• _DATA TO EXAMINE_:
▬▬▬▬▬▬▬▬▬▬

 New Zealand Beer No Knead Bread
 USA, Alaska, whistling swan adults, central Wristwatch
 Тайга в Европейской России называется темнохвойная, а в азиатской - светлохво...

▬▬▬▬▬▬▬▬▬▬

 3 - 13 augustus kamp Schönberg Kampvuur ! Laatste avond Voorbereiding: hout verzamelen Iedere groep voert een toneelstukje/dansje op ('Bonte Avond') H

▬▬▬▬▬▬▬▬▬▬

• _DIRECTIONS FOR THIS TASK_:
Only the lines above starting at the line that holds "New Zealand Beer No Knead Bread" and ending at the line that holds "Тайга в Европейской" are to be repeated, exactly and in full.

• _EXERCISE RESULT_:
 New Zealand Beer No Knead Bread
 USA, Alaska, whistling swan adults, central Wristwatch
 Тайга в Европейской России называется темнохвойная, а в азиатской - светлохво...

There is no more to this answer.